EXAMPLE 12 (COMPARATIVE)

(60) Crystallization of guayulins and argentatins from extracts deriving from a non-winterized crude extract of Parthenium argentatum

(61) a. Guayulin A and argentatin B: 2.5 g of apolar extract obtained from the liquid-liquid partitioning described in comparative Example 9, were dissolved in 10 mL of n-hexane. By chilling the solution to 23 C. (into a dry ice/acetone bath) the expected formation of any precipitate of guayulin A and/or argentatin B could not be observed.

(62) b. Argentatin A: 300 mg of extract deriving from the organic phase obtained from the liquid-liquid partitioning process described in comparative Example 11, were dissolved in 5 mL of ethyl ether. The solution was chilled to 23 C. (into a dry ice/acetone bath) and n-hexane was slowly added until a faint turbidity of the solution, resulting in an inefficient precipitation of argentatin A, was observed.

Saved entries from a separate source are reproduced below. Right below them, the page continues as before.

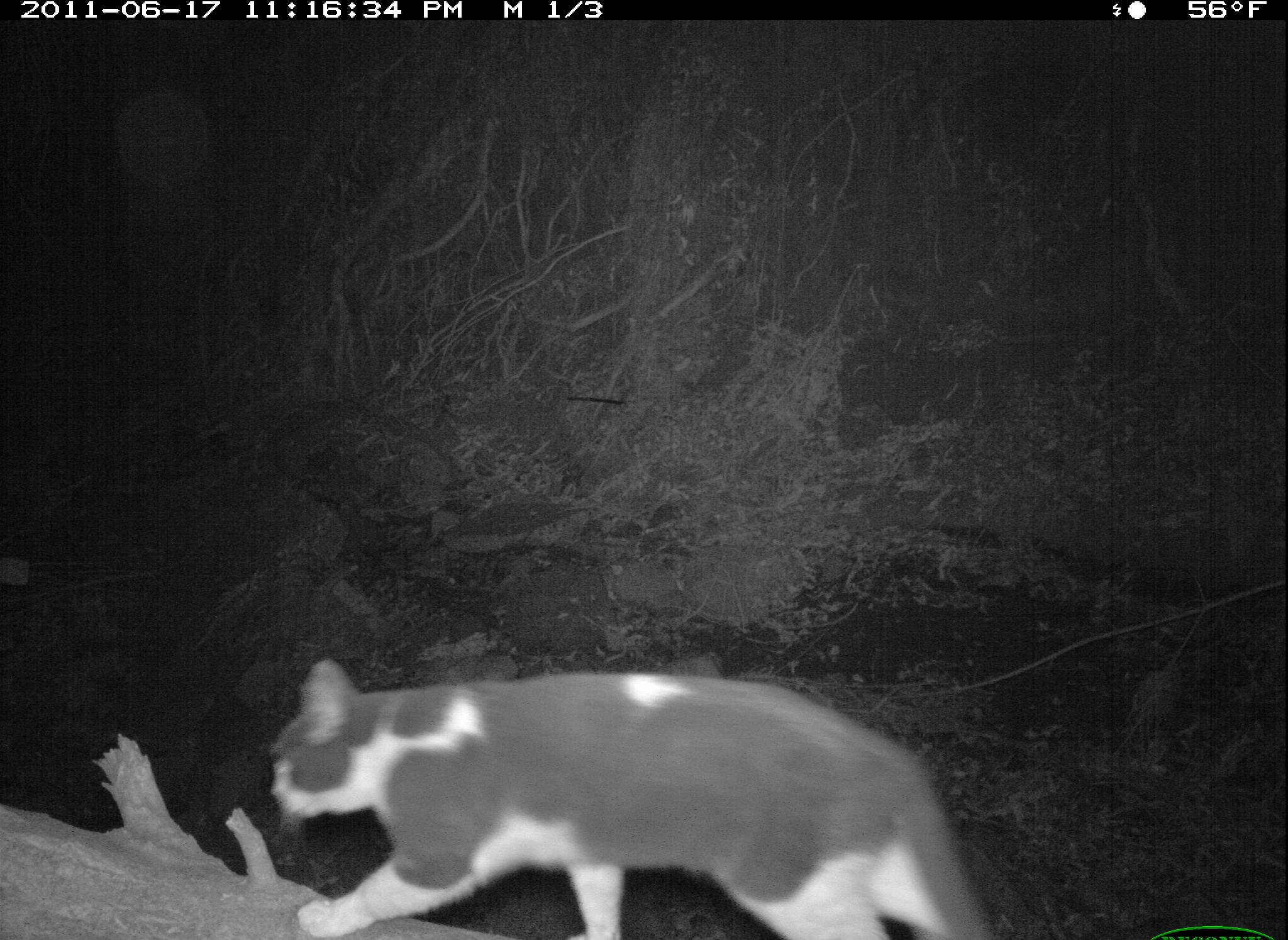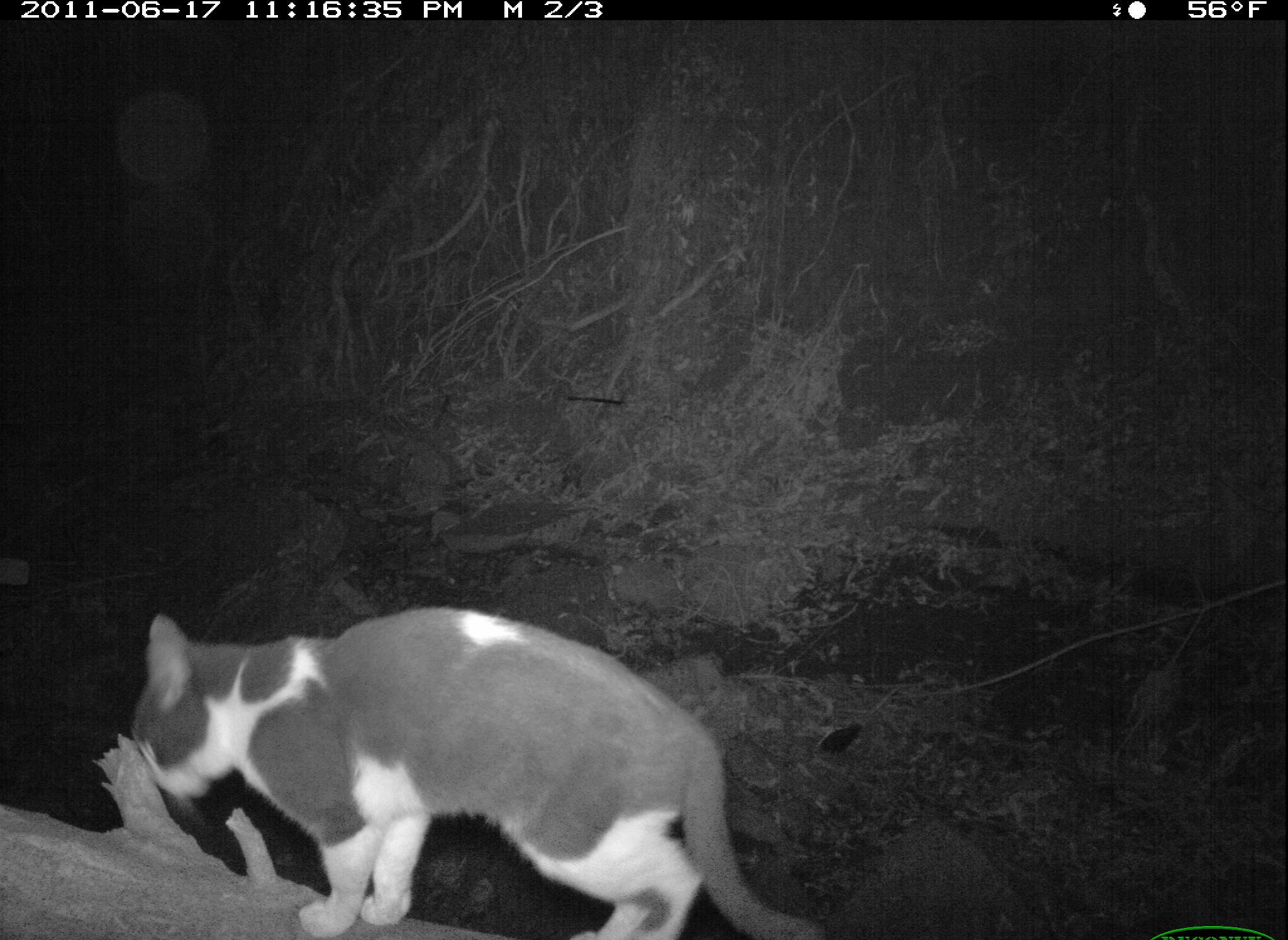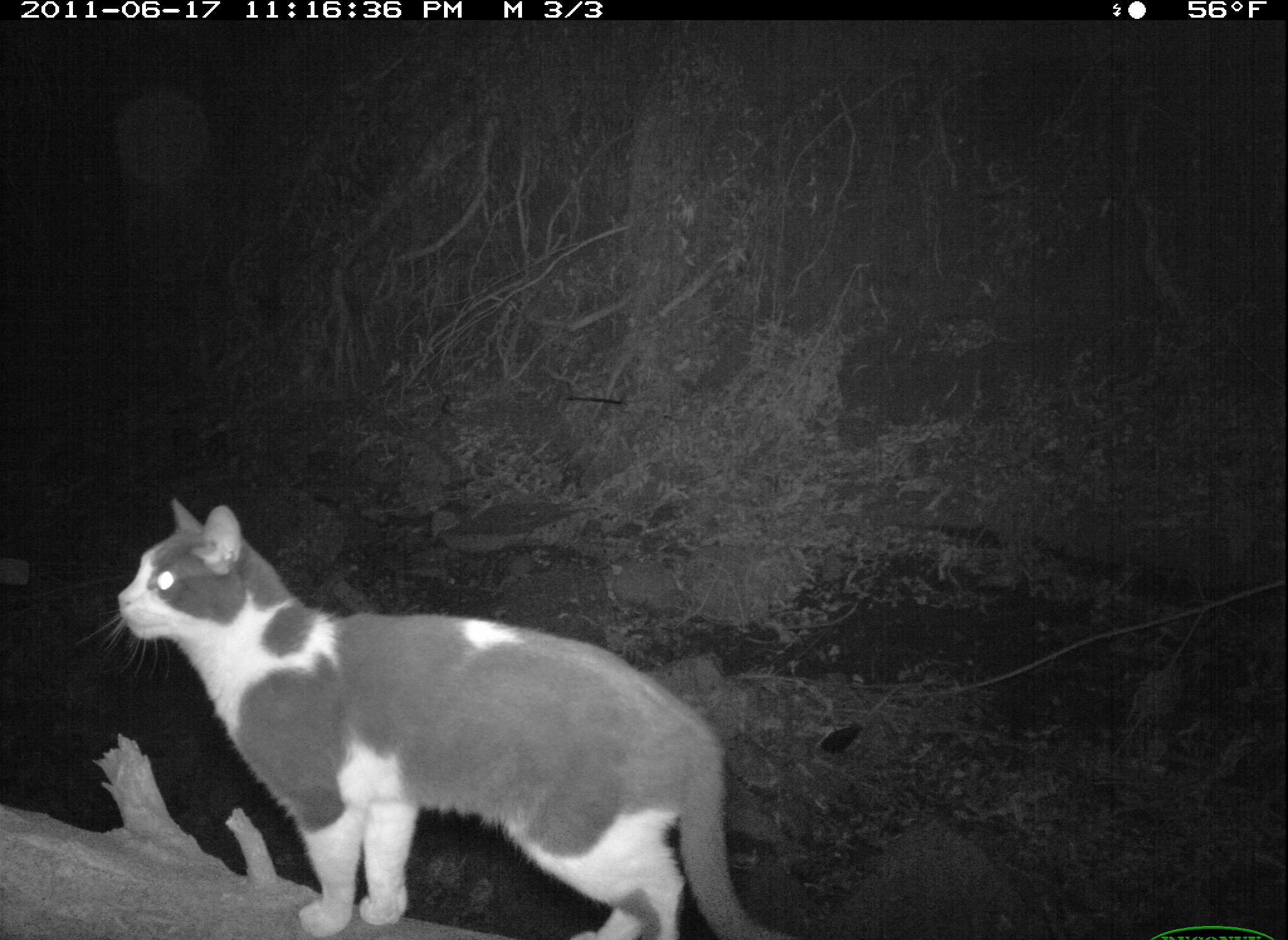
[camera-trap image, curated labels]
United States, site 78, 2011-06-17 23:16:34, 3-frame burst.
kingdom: Animalia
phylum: Chordata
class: Mammalia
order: Carnivora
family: Felidae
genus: Felis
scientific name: Felis catus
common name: cat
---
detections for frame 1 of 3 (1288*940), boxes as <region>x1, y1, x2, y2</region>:
cat: <region>262, 652, 989, 937</region>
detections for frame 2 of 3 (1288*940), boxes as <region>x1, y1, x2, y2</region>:
cat: <region>121, 579, 848, 940</region>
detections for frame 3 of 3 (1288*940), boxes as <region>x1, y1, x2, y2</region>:
cat: <region>92, 474, 824, 939</region>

(63) c. Argentatins C and D: 100 mg of extract deriving from the aqueous phase obtained from the liquid-liquid partition process described in comparative Example 11, were dissolved in 2 mL of petroleum ether. After chilling the solution to 23 C. (into a dry ice/acetone bath) no precipitate formation was observed.

(64) These comparative examples clearly demonstrate that omitting the crucial winterization step from the separation method of the present invention results in a drastic reduction of its effectiveness in obtaining the isoprenic constituents of guayule or guayule-like resin in purified form.